Work instructions:
[A] Rewrite the paragraph of the Stanford clinic passage beginning "Mitchell is a member" as a brief bulleted list that keeps its main facts.
[B] Give everything from "About Jay Mitchell" down to "School of Law." in the Stanford clinic passage again, changing "trademark licensing" to "brand licensing".
[C] According to the Stanford clinic passage, from which law school did Mitchell graduate in 1983?

[Provided passage]

Professor Larry Marshall, who serves as the David and Stephanie Mills Director of Clinical Education, and Associate Dean for Public Service and Clinical Education, explained that, “Stanford has a wide array of clinical opportunities in the litigation context, but this will be our first explicitly transactional program. This new clinic will drive home the message that public service and pro bono practice takes place in many arenas — in the boardroom as well as the courtroom. Students pursuing corporate practice careers will also benefit greatly from the reflective, highly supervised hands-on training that is the hallmark of our clinical program.”
About Jay Mitchell
Mitchell is a member of the legal and finance senior management teams at LS&Co. His work focuses on capital structure, corporate governance, financial disclosure and product sourcing matters for the $4.1 billion marketer of Levi’s®, Dockers® and Levi Strauss Signature® apparel. He has also worked on a broad range of commercial matters in the United States and Europe, including trademark licensing, technical product innovation, antitrust, logistics, acquisition, retail joint venture and other projects. He is a 1980 graduate of Stanford University and a 1983 graduate of the University of Virginia School of Law.

[/Provided passage]
[Records shown]

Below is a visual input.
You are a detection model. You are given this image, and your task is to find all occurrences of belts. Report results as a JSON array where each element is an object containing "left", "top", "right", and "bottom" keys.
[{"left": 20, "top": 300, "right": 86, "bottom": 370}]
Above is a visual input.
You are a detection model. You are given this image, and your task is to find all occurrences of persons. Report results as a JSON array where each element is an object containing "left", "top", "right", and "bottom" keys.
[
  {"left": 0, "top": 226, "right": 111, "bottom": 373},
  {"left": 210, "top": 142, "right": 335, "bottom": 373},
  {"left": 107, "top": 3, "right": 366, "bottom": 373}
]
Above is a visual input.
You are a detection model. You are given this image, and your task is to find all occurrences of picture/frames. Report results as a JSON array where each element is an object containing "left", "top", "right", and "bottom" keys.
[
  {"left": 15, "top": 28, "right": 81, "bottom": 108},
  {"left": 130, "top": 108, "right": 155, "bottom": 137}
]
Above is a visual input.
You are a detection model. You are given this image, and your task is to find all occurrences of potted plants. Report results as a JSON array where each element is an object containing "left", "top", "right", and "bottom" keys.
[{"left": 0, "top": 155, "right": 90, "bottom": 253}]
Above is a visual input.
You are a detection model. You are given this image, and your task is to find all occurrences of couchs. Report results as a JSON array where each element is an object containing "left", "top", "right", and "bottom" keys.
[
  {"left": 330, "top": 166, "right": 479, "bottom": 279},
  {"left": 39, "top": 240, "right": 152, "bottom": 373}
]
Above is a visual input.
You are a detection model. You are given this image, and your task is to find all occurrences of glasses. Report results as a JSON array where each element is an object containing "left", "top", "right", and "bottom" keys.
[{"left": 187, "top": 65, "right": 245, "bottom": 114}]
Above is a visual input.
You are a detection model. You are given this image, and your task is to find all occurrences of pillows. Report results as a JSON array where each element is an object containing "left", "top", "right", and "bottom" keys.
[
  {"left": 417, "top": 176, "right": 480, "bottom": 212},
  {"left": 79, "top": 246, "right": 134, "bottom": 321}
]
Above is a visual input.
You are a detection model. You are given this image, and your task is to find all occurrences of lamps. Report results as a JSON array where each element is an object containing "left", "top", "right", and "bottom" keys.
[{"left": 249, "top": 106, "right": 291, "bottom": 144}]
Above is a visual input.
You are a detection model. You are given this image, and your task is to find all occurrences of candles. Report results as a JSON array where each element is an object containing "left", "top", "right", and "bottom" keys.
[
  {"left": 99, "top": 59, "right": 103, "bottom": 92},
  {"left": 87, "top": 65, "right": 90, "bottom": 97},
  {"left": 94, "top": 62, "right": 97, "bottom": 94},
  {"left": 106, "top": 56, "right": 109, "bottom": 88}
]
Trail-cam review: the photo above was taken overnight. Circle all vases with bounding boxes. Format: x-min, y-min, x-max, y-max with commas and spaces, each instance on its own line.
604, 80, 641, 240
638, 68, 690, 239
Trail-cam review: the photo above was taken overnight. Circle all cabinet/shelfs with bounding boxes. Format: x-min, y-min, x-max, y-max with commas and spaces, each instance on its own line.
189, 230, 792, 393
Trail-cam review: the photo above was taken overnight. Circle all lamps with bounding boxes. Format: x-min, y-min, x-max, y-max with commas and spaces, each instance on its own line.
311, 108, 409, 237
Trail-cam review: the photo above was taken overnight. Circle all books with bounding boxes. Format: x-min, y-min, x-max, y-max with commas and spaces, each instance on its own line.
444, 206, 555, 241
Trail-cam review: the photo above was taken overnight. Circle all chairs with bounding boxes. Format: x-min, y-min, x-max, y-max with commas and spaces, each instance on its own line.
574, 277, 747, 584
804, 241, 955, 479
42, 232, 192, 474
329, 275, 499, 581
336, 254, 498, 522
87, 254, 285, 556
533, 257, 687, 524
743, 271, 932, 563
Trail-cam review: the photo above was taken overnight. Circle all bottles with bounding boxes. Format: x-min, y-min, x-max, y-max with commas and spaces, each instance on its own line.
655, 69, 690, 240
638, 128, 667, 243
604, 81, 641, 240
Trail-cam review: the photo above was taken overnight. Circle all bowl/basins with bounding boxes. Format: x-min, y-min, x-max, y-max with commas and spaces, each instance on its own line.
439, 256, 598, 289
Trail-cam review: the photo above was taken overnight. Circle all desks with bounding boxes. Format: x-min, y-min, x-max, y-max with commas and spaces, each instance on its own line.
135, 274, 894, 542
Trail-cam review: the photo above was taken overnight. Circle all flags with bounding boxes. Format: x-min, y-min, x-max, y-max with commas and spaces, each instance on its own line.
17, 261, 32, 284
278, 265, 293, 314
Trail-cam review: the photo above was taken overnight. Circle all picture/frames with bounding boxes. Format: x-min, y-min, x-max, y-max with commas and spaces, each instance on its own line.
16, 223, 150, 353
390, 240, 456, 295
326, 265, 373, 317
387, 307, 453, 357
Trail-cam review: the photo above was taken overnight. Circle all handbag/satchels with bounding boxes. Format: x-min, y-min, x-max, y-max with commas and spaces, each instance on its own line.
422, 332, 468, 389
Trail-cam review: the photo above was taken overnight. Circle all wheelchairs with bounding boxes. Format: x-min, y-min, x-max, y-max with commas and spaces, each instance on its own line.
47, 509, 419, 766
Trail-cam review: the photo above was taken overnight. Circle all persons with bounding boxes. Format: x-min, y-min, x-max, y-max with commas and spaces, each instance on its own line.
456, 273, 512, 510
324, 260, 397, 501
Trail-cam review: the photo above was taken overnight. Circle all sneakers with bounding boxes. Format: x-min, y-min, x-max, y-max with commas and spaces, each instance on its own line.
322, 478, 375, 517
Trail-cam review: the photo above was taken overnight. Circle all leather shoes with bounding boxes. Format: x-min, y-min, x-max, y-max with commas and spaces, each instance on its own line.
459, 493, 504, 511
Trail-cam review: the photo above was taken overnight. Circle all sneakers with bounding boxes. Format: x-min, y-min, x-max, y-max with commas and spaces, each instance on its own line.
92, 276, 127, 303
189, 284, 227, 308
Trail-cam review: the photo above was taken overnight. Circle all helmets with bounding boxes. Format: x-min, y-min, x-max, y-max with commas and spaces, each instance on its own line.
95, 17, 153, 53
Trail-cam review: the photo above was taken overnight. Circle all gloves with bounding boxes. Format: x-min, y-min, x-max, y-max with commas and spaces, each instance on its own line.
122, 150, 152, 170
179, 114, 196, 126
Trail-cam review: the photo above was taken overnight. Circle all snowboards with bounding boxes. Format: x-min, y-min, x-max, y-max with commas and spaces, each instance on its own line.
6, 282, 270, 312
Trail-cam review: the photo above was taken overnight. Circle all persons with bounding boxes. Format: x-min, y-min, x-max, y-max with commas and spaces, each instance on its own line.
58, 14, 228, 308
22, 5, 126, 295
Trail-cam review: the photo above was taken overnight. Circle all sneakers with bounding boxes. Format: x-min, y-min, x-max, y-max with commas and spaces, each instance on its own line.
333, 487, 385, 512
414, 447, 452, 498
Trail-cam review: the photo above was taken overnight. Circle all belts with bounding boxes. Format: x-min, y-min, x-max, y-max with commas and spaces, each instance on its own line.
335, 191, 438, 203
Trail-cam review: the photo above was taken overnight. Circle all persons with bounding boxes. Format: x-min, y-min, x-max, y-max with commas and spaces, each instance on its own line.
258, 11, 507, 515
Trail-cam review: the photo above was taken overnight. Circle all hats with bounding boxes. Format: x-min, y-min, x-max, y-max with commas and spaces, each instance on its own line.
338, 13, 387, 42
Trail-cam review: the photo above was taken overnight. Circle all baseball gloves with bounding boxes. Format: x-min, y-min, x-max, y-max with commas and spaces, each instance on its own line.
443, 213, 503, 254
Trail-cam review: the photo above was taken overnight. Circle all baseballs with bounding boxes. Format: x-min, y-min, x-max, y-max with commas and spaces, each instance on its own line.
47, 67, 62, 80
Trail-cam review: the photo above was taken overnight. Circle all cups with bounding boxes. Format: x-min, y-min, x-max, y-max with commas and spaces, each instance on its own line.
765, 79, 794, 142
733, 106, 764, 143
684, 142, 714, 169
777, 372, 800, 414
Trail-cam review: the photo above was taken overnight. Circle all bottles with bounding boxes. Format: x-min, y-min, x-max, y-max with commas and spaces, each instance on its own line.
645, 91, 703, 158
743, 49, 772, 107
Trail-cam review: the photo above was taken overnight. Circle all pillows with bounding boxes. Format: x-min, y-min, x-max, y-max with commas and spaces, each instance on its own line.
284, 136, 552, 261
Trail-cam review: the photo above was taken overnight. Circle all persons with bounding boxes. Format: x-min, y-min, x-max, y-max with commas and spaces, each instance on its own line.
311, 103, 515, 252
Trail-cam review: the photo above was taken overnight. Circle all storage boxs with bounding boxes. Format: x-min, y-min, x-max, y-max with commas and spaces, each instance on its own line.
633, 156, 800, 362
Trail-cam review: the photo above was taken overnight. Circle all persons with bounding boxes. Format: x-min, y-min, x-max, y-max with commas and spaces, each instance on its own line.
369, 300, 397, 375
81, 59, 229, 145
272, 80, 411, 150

[/Records shown]

Responses per task:
[A]
- Member of the legal and finance senior management teams at LS&Co.
- Focuses on capital structure, corporate governance, financial disclosure and product sourcing for the $4.1 billion marketer of Levi's®, Dockers® and Levi Strauss Signature® apparel
- Has worked on a broad range of commercial matters in the United States and Europe, including trademark licensing, technical product innovation, antitrust, logistics, acquisition and a retail joint venture
- Graduated from Stanford University in 1980 and from the University of Virginia School of Law in 1983

[B]
About Jay Mitchell
Mitchell is a member of the legal and finance senior management teams at LS&Co. His work focuses on capital structure, corporate governance, financial disclosure and product sourcing matters for the $4.1 billion marketer of Levi’s®, Dockers® and Levi Strauss Signature® apparel. He has also worked on a broad range of commercial matters in the United States and Europe, including brand licensing, technical product innovation, antitrust, logistics, acquisition, retail joint venture and other projects. He is a 1980 graduate of Stanford University and a 1983 graduate of the University of Virginia School of Law.

[C] The University of Virginia School of Law.